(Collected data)
■ ■ ■ ■ ■
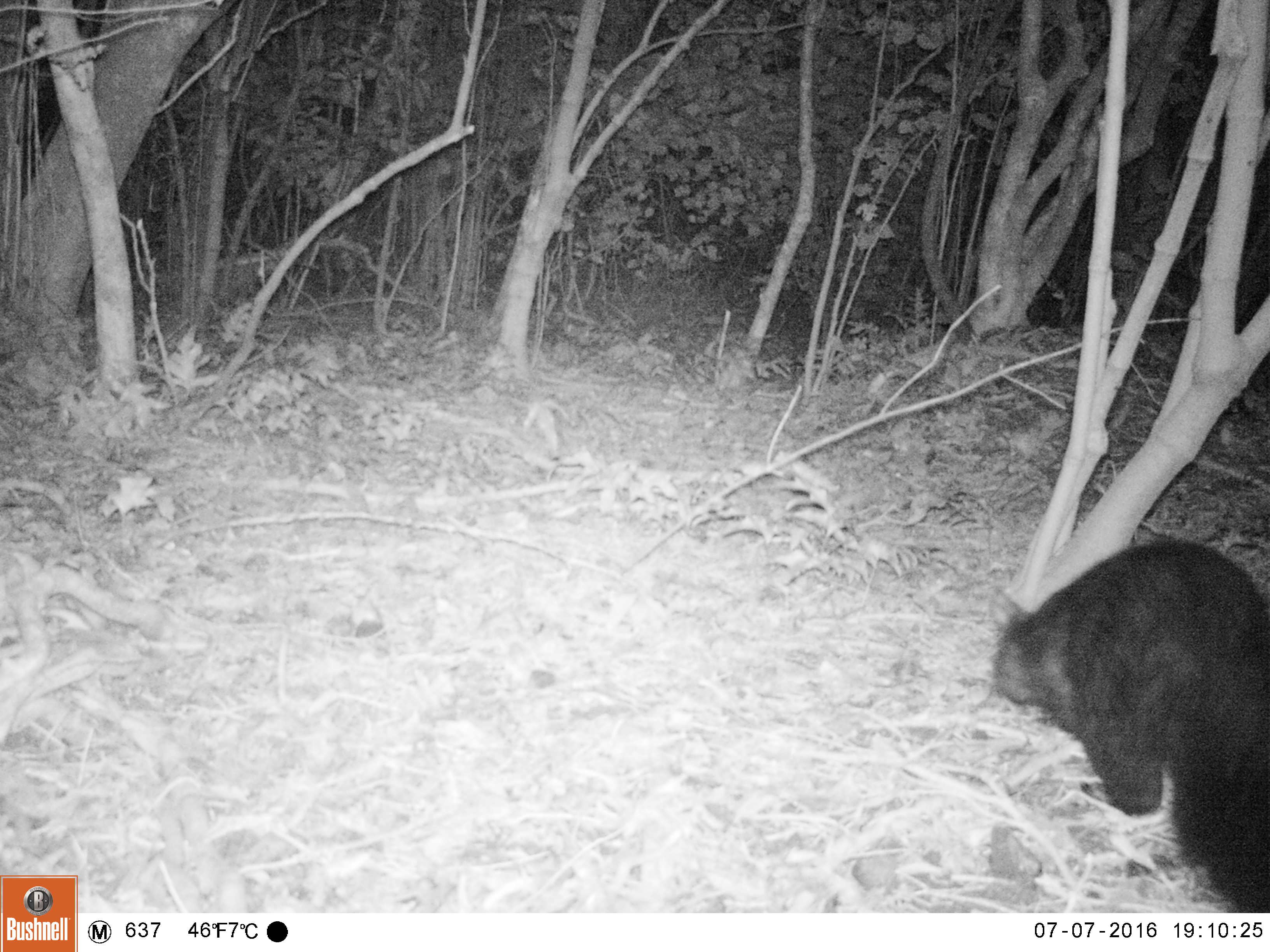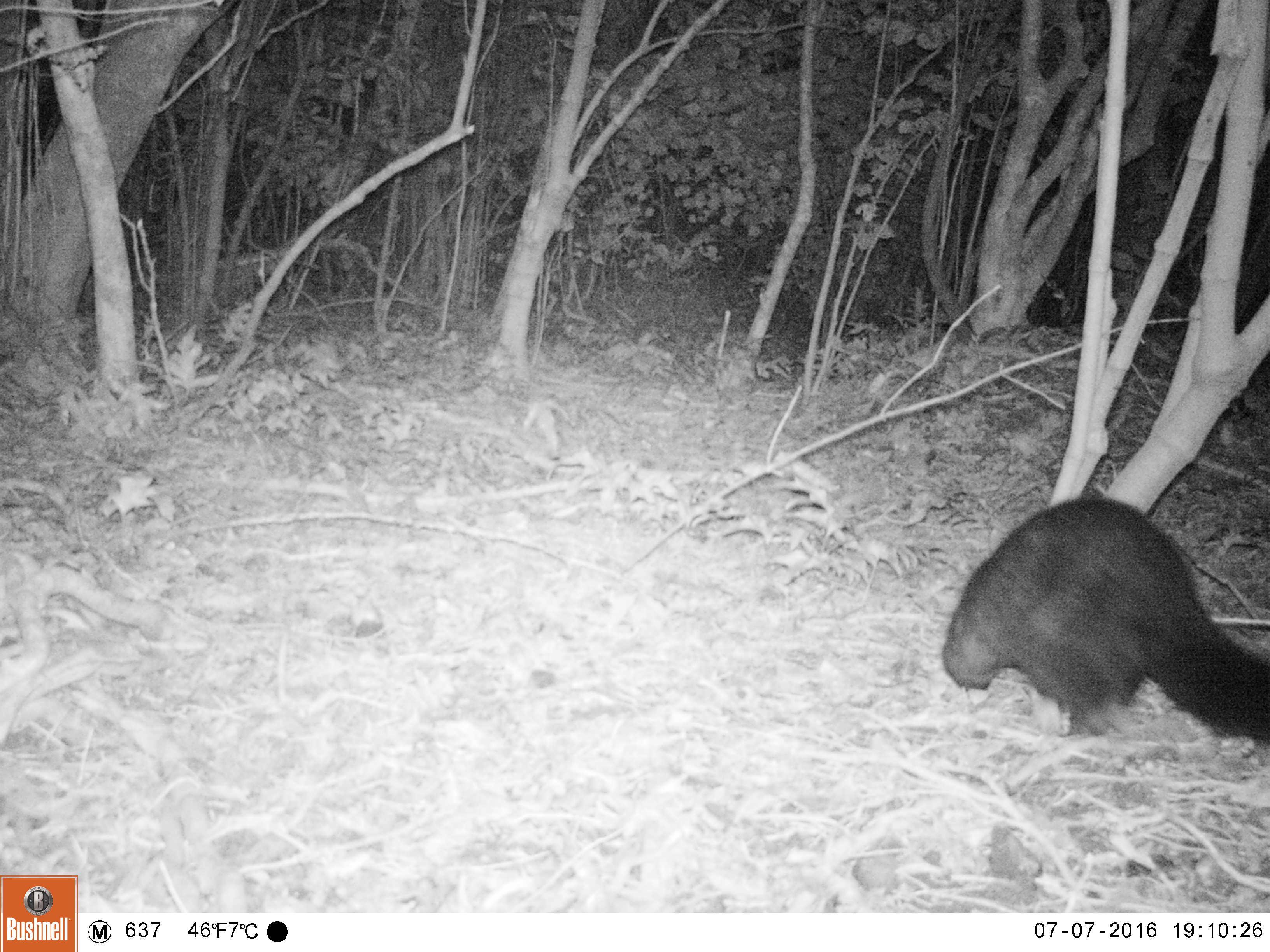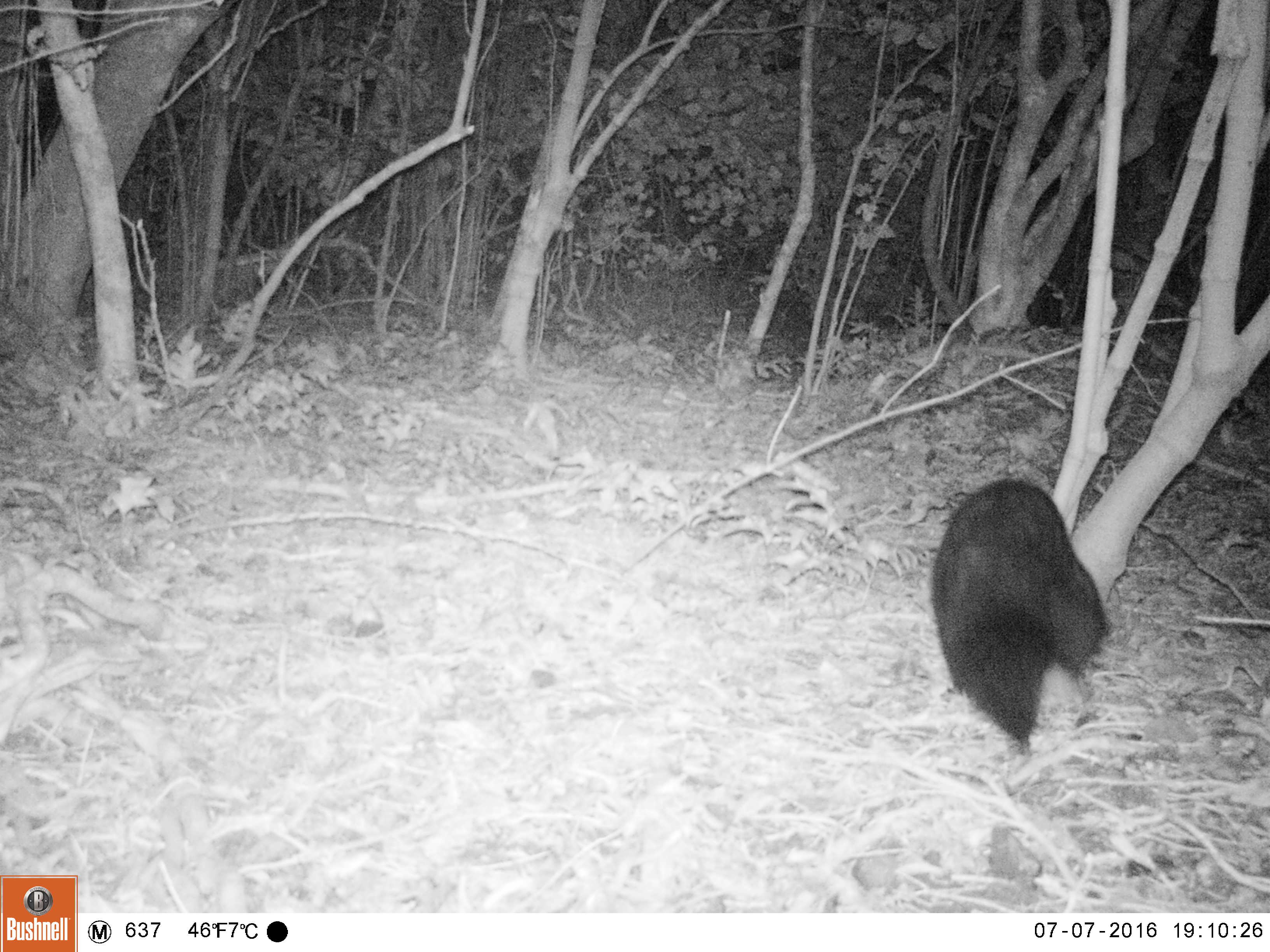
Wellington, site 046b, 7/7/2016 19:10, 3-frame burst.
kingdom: Animalia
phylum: Chordata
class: Mammalia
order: Didelphimorphia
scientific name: Didelphimorphia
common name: possum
■ ■ ■ ■ ■
▶ Instructions to follow:
Quote all of the entries word for word, omitting any pictures.

▶ Response to the exercise:
Wellington, site 046b, 7/7/2016 19:10, 3-frame burst.
kingdom: Animalia
phylum: Chordata
class: Mammalia
order: Didelphimorphia
scientific name: Didelphimorphia
common name: possum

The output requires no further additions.